When Performing a linear regression in r I came across the following terms.

 NBA_test =read.csv("NBA_test.csv")
PointsPredictions  = predict(PointsReg4, newdata =  NBA_test)
SSE = sum((PointsPredictions - NBA_test$PTS)^2) SST = sum((mean(NBA$PTS) - NBA_test\$PTS) ^ 2)
R2 = 1- SSE/SST


In this case I am predicting the number of points. I understood what is meant by SSE(sum of squared errors), but what actually is SST and R square? Also what is the difference between R2 and RMSE?

Assume that you have $n$ observations $y_i$ and that you have an estimator that estimates the values $\hat{y}_i$.

The mean squared error is $MSE=\frac{1}{n} \sum_{i=1}^n (y_i - \hat{y}_i)^2$, the root mean squared error is the square root thus $RMSE=\sqrt{MSE}$.

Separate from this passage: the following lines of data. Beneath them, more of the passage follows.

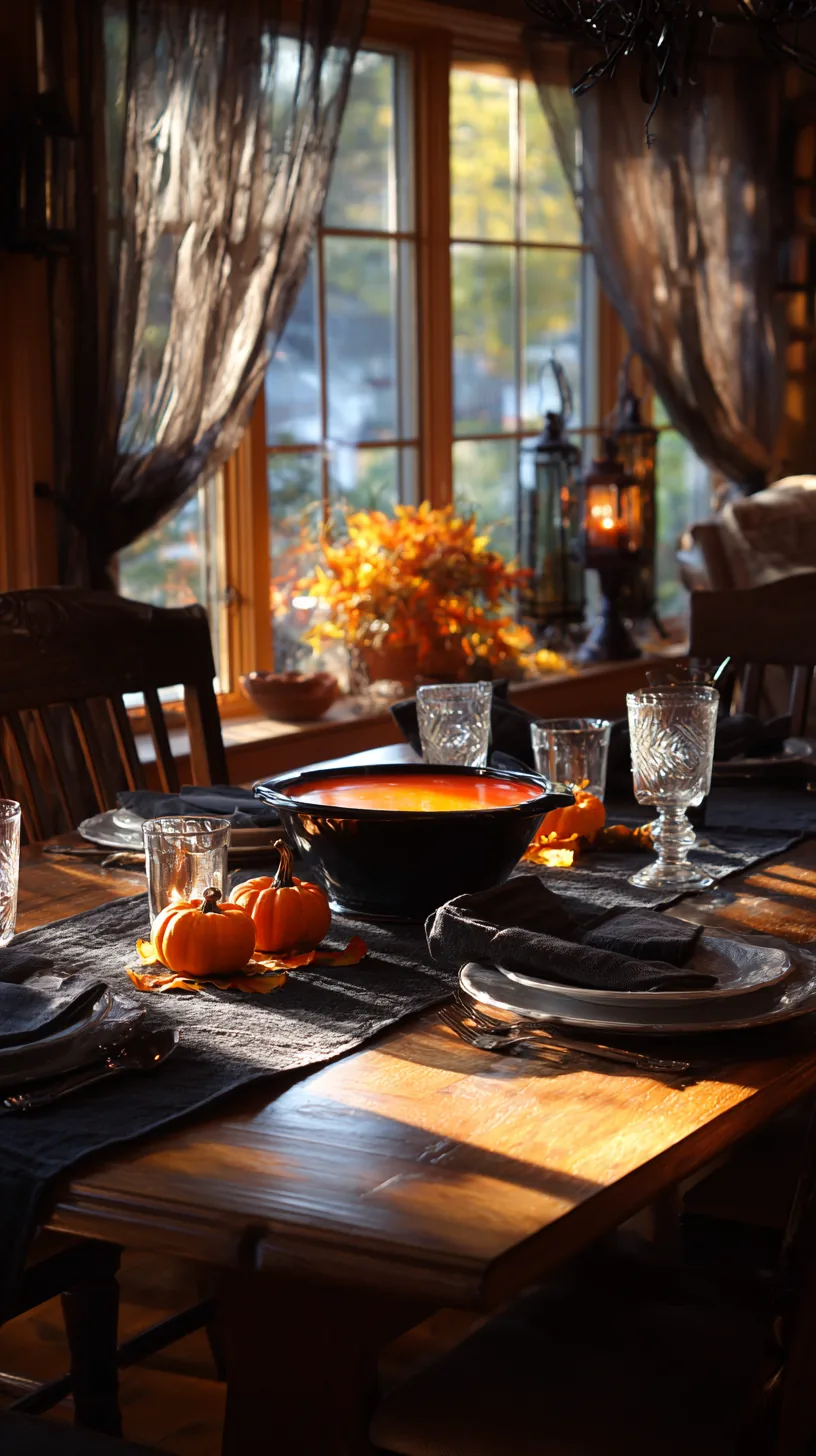 black cauldron bowl centered on a Halloween table filled with candy or punch, photo 2 of 4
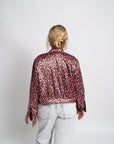 Tetiana Leopard Silk Bomber | Atlas Silk, Pink & Brown Leopard Print, Gold Snaps, Elastic Fit | Yashan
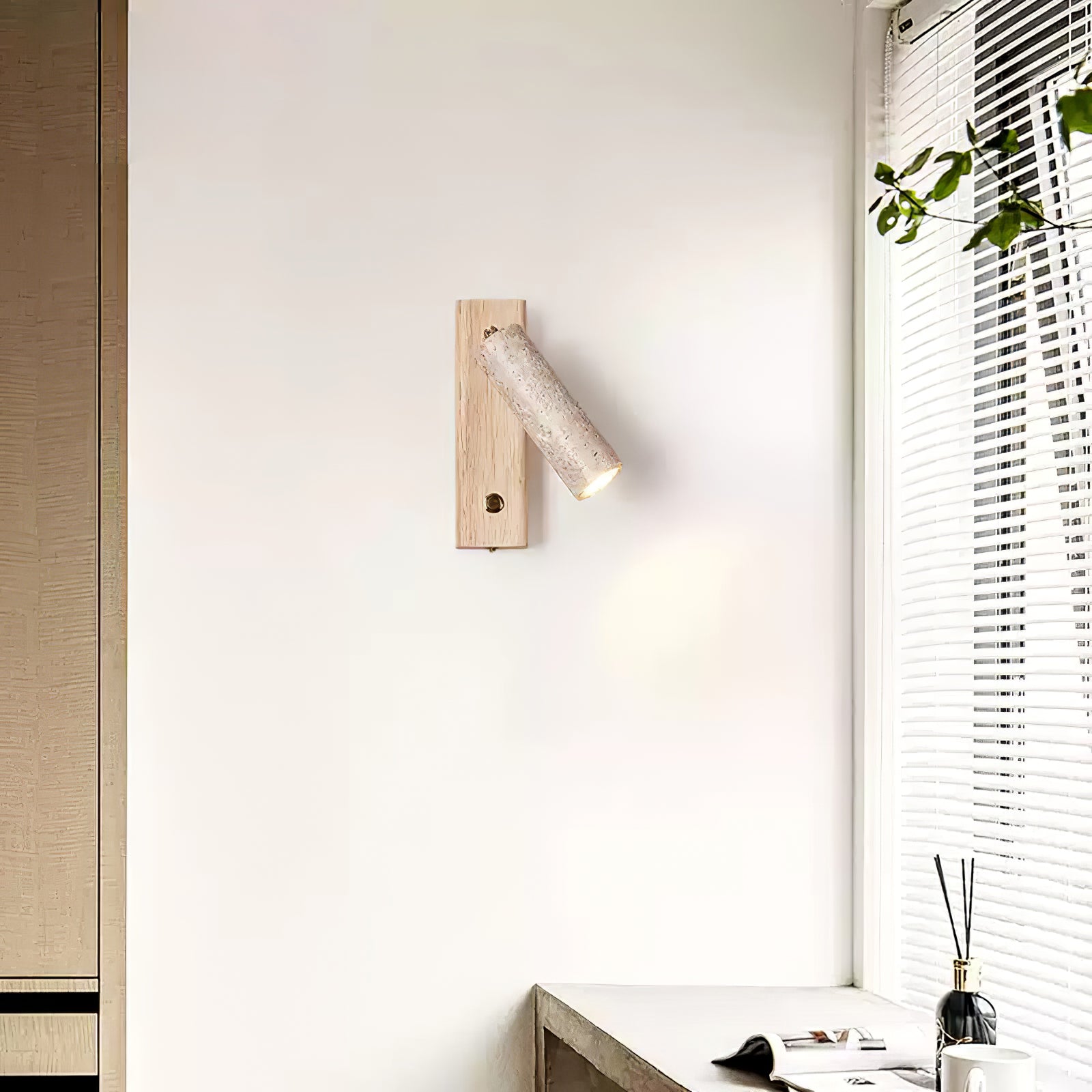 Cylindrical Travertine Wall Sconce with Integrated LED – Natural Stone & Walnut Accent Lighting for Modern Interiors | Thomler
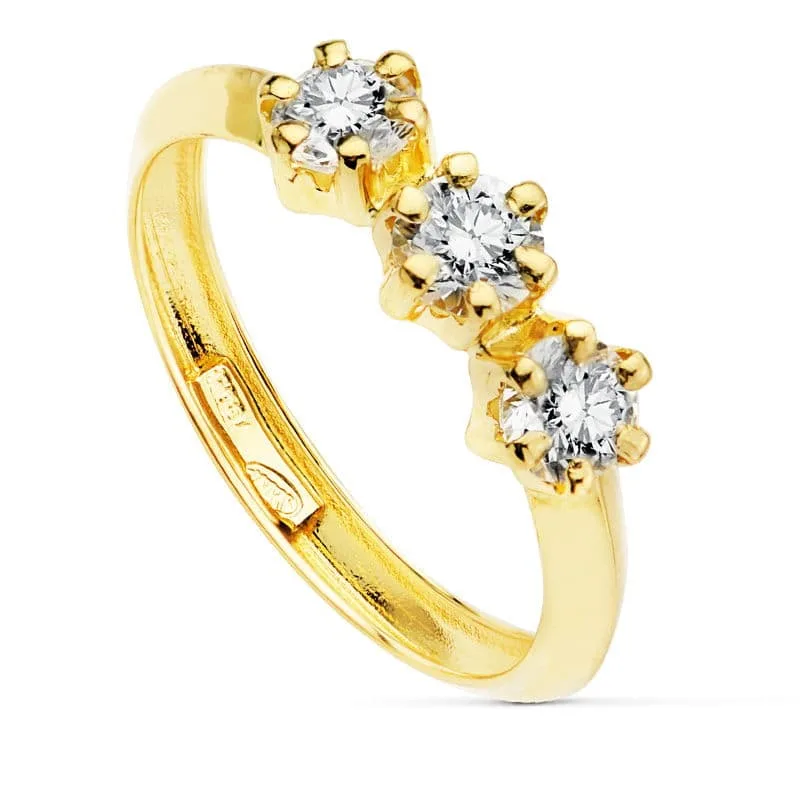 18K SORTIJA TRESILLO ORO AMARILLO CON 3 CIRCONITA DE 4 MM EN GARRAS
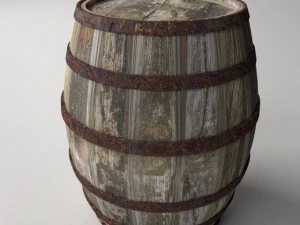나무통 3D 모델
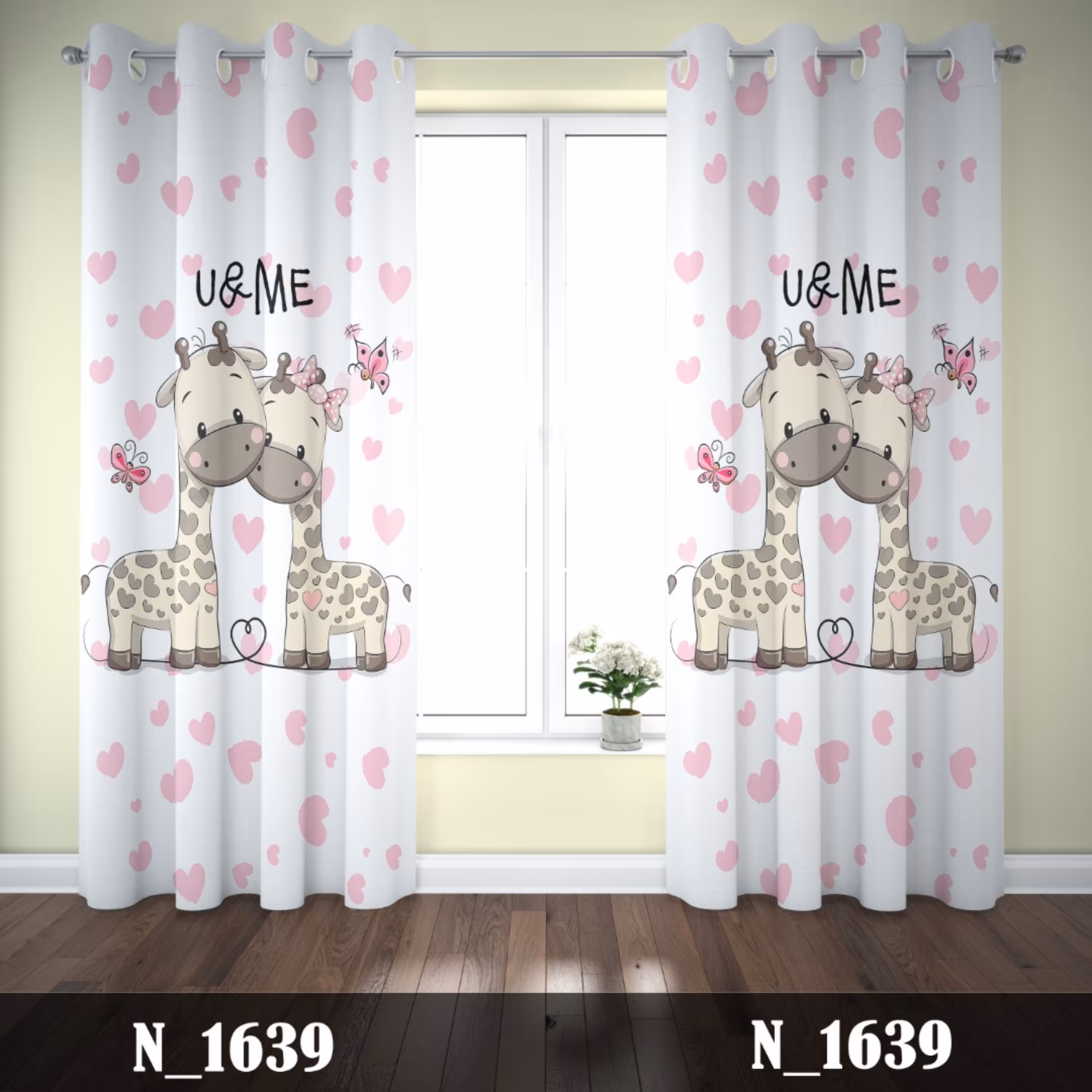 پرده چاپی پانچی جدید طرح زرافه های عاشق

The $R^2$ is equal to $R^2=1-\frac{SSE}{TSS}$ where $SSE$ is the sum of squared errors or $SSE=\sum_{i=1}^n (y_i - \hat{y}_i)^2 )$, and by definition this is equal to $SSE=n \times MSE$.

The $TSS$ is the total sum of squares and is equal to $TSS=\sum_{i=1}^n (y_i - \bar{y} )^2$, where $\bar{y}=\frac{1}n{}\sum_{i=1}^n y_i$. So $R^2=1-\frac{n \times MSE} {\sum_{i=1}^n (y_i - \bar{y} )^2}$.

For a regression with an intercept, $R^2$ is between 0 and 1, and from its definition $R^2=1-\frac{SSE}{TSS}$ we can find an interpretation: $\frac{SSE}{TSS}$ is the sum of squared errors divided by the total sum of squares, so it is the fraction ot the total sum of squares that is contained in the error term. So one minus this is the fraction of the total sum of squares that is not in the error, or $R^2$ is the fraction of the total sum of squares that is ‘explained by’ the regression.

The RMSE is a measure of the average deviation of the estimates from the observed values (this is what @user3796494 also said) .

For $R^2$ you can also take a look at Can the coefficient of determination $R^2$ be more than one? What is its upper bound?